U.S. official: Repeat offender banks could face harsh punishment
WASHINGTON, Nov 18 (Reuters) - A top U.S. Justice Department official said on Monday that the department will give no leniency to financial institutions that repeatedly break the law, in a sign that banks under investigation for possible currency manipulation could face harsh punishment.
"When we see repeat players such as banks that previously entered into non-prosecution agreements or deferred prosecution agreements, and yet are under scrutiny again for other violations, we will have no choice but to consider all of the possible actions at our disposal," Deputy Attorney General James Cole said during an anti-money laundering conference in Washington.
Some of the world's biggest banks, including Barclays Plc , UBS AG and Royal Bank of Scotland Group Plc , have already paid billions of dollars in penalties and entered into such agreements to resolve charges that their traders worked to manipulate the Libor benchmark and other interest rates to favor their own positions.
Others banks, including Deutsche Bank AG and JPMorgan Chase & Co., remain under investigation over similar allegations.
Many of those same institutions, including Barclays, UBS, and JPMorgan, have benched traders in response to a second major investigation by regulators in the United States, Europe and Asia into whether other traders also sought to manipulate benchmark foreign-exchange rates.
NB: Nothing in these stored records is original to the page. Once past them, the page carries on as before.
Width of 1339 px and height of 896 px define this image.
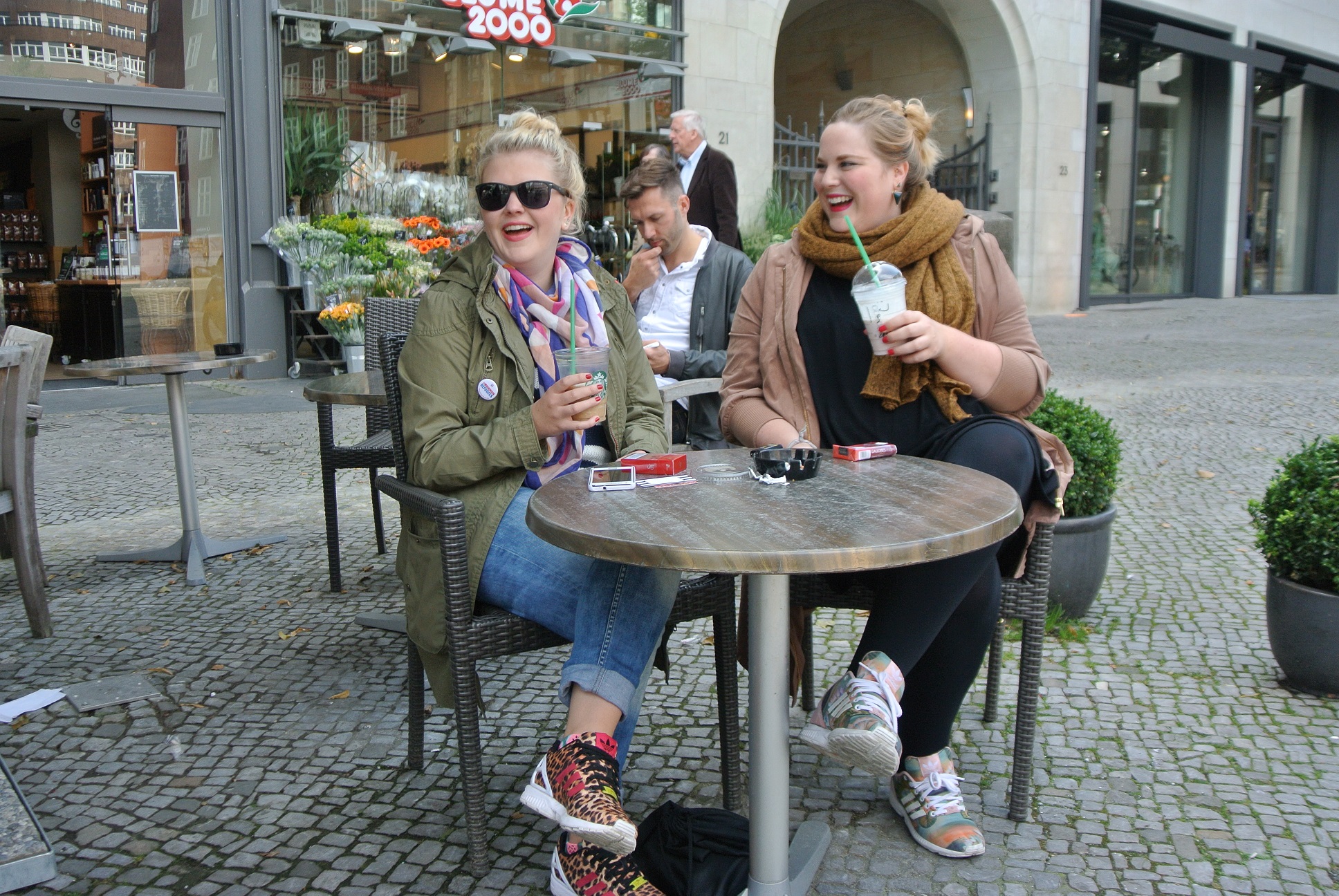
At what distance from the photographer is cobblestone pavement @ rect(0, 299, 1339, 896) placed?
7.42 ft

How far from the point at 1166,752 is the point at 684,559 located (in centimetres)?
177

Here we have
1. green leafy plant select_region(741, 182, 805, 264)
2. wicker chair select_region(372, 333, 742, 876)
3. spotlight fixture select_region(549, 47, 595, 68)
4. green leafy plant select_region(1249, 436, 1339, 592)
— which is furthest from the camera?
green leafy plant select_region(741, 182, 805, 264)

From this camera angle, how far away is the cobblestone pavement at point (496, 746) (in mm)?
2262

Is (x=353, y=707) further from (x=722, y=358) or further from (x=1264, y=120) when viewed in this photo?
(x=1264, y=120)

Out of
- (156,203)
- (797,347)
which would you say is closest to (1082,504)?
(797,347)

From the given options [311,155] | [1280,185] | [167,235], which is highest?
[1280,185]

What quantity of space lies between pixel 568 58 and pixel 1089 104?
9196mm

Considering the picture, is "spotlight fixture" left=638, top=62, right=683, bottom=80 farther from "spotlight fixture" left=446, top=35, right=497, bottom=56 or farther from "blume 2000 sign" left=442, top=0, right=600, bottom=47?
"spotlight fixture" left=446, top=35, right=497, bottom=56

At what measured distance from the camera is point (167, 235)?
32.0ft

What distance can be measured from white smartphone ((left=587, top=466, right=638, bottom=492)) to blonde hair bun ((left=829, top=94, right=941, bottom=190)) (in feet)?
3.21

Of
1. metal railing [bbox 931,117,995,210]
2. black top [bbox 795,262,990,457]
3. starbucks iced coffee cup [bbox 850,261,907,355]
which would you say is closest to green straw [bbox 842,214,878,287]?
starbucks iced coffee cup [bbox 850,261,907,355]

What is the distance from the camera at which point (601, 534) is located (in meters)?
1.73

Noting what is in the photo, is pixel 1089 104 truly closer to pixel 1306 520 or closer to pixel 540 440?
pixel 1306 520

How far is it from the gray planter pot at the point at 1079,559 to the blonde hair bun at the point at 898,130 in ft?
4.39
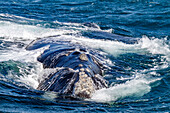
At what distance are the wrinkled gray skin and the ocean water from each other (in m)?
0.27

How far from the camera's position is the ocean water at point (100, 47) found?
7.96m

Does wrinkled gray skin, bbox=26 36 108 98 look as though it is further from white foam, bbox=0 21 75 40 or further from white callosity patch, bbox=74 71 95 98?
white foam, bbox=0 21 75 40

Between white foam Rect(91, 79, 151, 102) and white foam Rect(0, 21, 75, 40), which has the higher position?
white foam Rect(0, 21, 75, 40)

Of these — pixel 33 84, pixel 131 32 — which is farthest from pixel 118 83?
pixel 131 32

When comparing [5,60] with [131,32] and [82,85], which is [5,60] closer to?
[82,85]

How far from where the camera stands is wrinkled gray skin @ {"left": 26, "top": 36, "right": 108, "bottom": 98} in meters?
8.20

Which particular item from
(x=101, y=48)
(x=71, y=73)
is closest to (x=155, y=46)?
(x=101, y=48)

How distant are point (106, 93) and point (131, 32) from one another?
10.4 m

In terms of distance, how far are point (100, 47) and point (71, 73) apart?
559 cm

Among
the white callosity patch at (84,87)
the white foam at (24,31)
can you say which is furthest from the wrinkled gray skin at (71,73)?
the white foam at (24,31)

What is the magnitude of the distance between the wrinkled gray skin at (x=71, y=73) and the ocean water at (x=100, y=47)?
269mm

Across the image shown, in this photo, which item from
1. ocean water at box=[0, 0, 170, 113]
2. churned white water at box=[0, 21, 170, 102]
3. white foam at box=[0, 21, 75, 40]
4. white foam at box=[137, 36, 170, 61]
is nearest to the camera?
ocean water at box=[0, 0, 170, 113]

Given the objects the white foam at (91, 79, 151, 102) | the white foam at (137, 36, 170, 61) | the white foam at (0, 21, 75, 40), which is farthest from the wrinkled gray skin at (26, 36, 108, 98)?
the white foam at (0, 21, 75, 40)

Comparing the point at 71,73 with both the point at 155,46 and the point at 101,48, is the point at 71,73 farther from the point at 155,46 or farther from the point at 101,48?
the point at 155,46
When banks uncover one problem, Cole said, the government expects them to thoroughly review other offices and business units to seek out similar problems in other areas.
"We've seen this pattern at a number of financial institutions," Cole said.
"What it tells us is that even if the specific conduct didn't directly involve senior management, the repetition speaks volumes about the culture senior management has created," said Cole, the No. 2 official at the Justice Department.
"When we see criminal violations in multiple business units or locations, we will hold banks accountable," he said.
The Justice Department has come under fire in recent years for the lack of big cases against Wall Street executives over the conduct that fueled the 2007-2009 financial crisis.
It has since brought a steady stream of cases against financial institutions over Libor manipulation.
The Justice Department acknowledged publicly for the first time late last month that it has an "active ongoing investigation" into foreign-exchange rate manipulation.
Last week, Attorney General Eric Holder said the manipulation that prosecutors have uncovered so far "may just be the tip of the iceberg."